Le recourant a certes contesté l’exécution par l’intimé de sa contre-prestation, estimant que celui-ci n’avait pas apporté « la moindre plus-value au contrat de franchise, se contentant de mettre à disposition des fournitures et un équipement désuet selon un inventaire signé les parties » (recours, p. 2). Il invoque à cet égard un « large devoir d’information lors de la formation du contrat » ou encore « la transmission du savoir-faire nécessaire pour l’exploitation du concept du franchiseur ». Reste que le contrat conclu entre les parties ne prévoit pas de telles obligations. Celles-ci ne sauraient, dans le silence du contrat, résulter du seul intitulé du contrat choisi par les parties - soit un contrat « de franchise » - et de ce que certains auteurs estiment qu’un tel contrat, innomé (TF 4A_148/2011 du 8 septembre 2011 consid. 4.1), doit prévoir. Le contrat conclu entre les parties ne prévoit en effet pas de « know-how » que l’intimé se serait engagé à fournir au recourant.
En l’espèce, ce n’est ainsi pas que les prestations invoquées par le recourant n’ont pas été fournies par l’intimé, c’est qu’elles n’étaient déjà pas dues à la lecture du contrat passé entre les parties. Leur non-fourniture ne saurait dès lors faire obstacle à la mainlevée requise par l’intimé. Que le recourant estime que les prestations dues contractuellement par l’intimé ne justifient pas, elles, les prestations qu’il a fournies, ressort de l’équilibre du contrat, dont l’examen échappe à la compétence du juge de la mainlevée. Un tel moyen n’est pas propre non plus, dans ces conditions, à enlever au contrat sa qualité de titre de mainlevée provisoire au sens de l’art. 82 al. 1 LP.
Ce qui précède clôt le débat et rend sans objet les griefs du recourant sur la valeur à donner à la reconnaissance de dette du 24 décembre 2018. Il s’ensuit que c’est à juste titre que la mainlevée provisoire aux oppositions du recourant a été prononcée.
III. Le recours, manifestement mal fondé, doit ainsi être rejeté et le prononcé entrepris confirmé.
Les frais judiciaires de deuxième instance, arrêtés à 540 fr., sont mis à la charge du recourant, qui succombe (art. 106 al. 1 CPC).
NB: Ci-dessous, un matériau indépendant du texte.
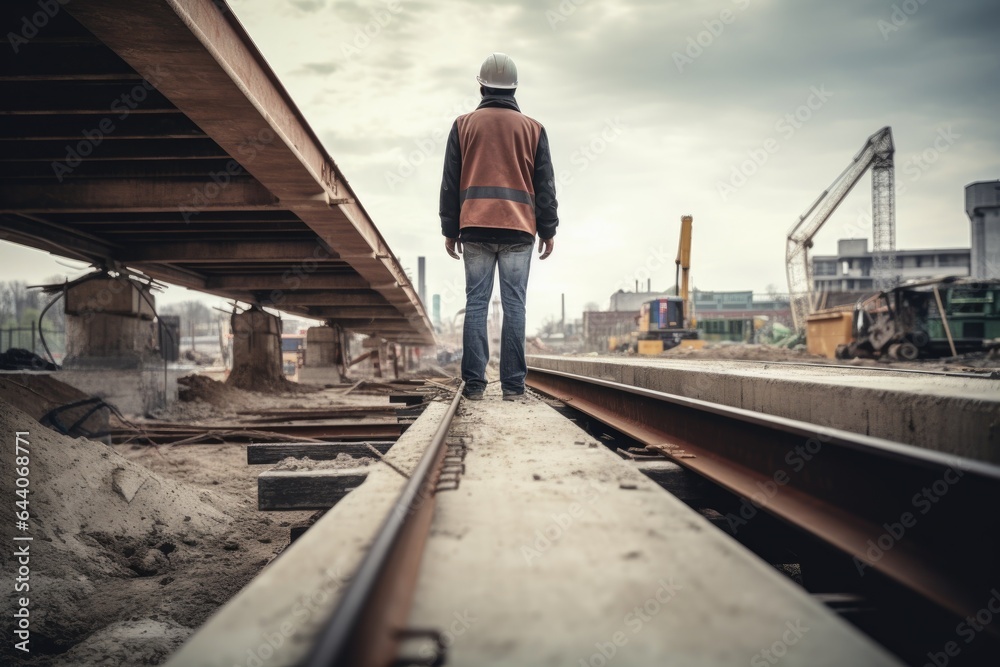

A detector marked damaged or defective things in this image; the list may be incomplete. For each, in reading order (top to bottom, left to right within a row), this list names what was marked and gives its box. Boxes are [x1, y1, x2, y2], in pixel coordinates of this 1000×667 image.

rusty steel beam [524, 366, 1000, 632]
Il n’y a pas lieu à l’allocation de dépens, l’intimé n’ayant pas été invité à se déterminer sur le recours.
Par ces motifs,
la Cour des poursuites et faillites du Tribunal cantonal,
statuant à huis clos en sa qualité d'autorité
de recours en matière sommaire de poursuites,
prononce :
I. Le recours est rejeté.
II. Le prononcé est confirmé.
III. Les frais judiciaires de deuxième instance, arrêtés à 540 fr. (cinq cent quarante francs), sont mis à la charge du recourant K.________.
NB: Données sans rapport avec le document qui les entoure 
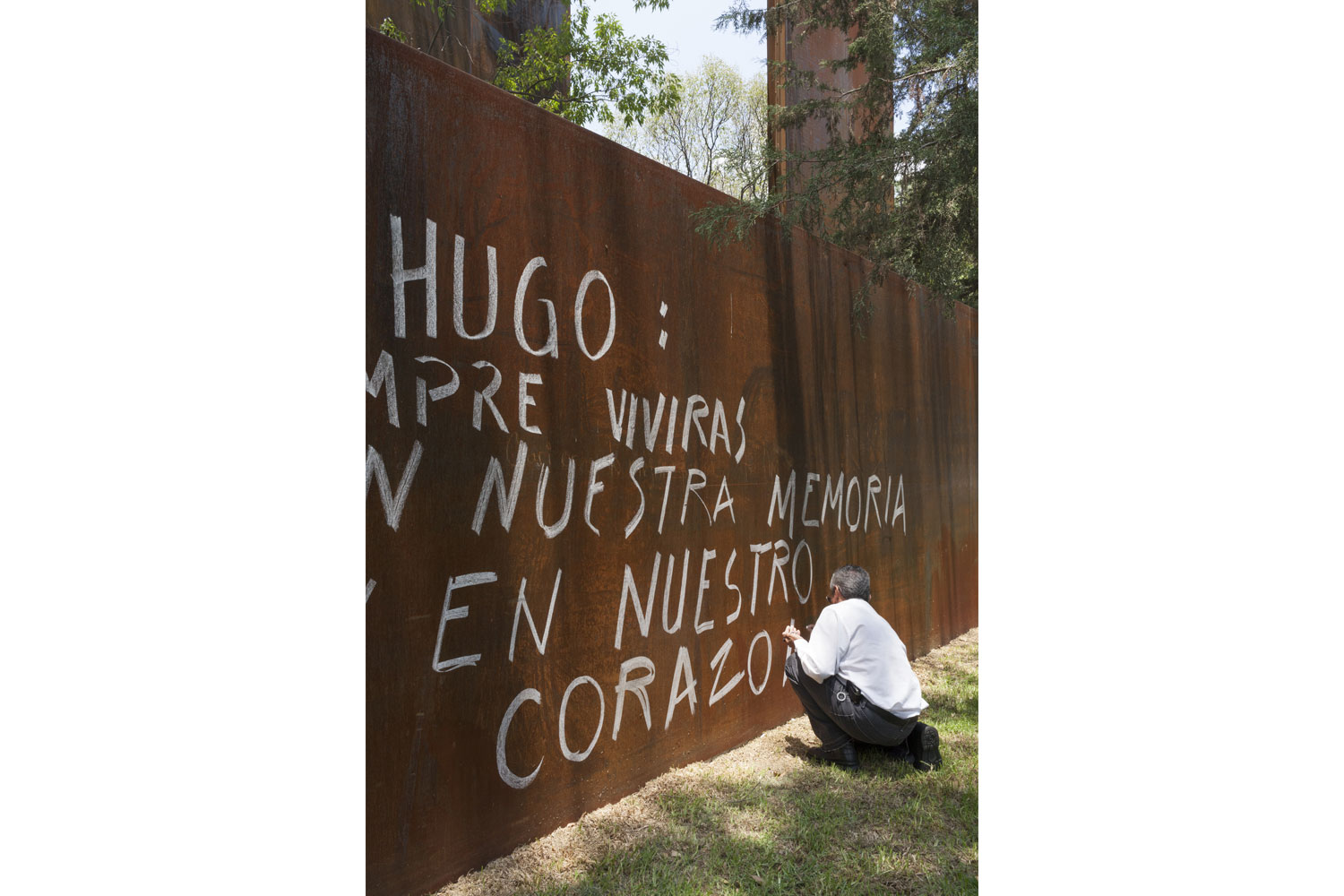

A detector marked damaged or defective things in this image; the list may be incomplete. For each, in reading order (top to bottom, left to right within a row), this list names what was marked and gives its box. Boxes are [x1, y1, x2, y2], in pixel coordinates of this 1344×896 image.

rusted steel wall [368, 26, 978, 896]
IV. L'arrêt est exécutoire.
Le président : La greffière :
Du
L'arrêt qui précède, dont la rédaction a été approuvée à huis clos, est notifié, par l'envoi de photocopies, à :
‑ Me Dalmat Pira, avocat (pour K.________),
‑ M. E.________.
La Cour des poursuites et faillites considère que la valeur litigieuse est de 12'600 francs.
Le présent arrêt peut faire l'objet d'un recours en matière civile devant le Tribunal fédéral au sens des art. 72 ss LTF (loi du 17 juin 2005 sur le Tribunal fédéral – RS 173.110), cas échéant d'un recours constitutionnel subsidiaire au sens des art. 113 ss LTF. Dans les affaires pécuniaires, le recours en matière civile n'est recevable que si la valeur litigieuse s'élève au moins à 15'000 fr. en matière de droit du travail et de droit du bail à loyer, au moins à 30'000 fr. dans les autres cas, à moins que la contestation ne soulève une question juridique de principe (art. 74 LTF). Ces recours doivent être déposés devant le Tribunal fédéral dans les trente jours qui suivent la présente notification (art. 100 al. 1 LTF).
Cet arrêt est communiqué à :
‑ M. le Juge de paix ad hoc du district de Nyon.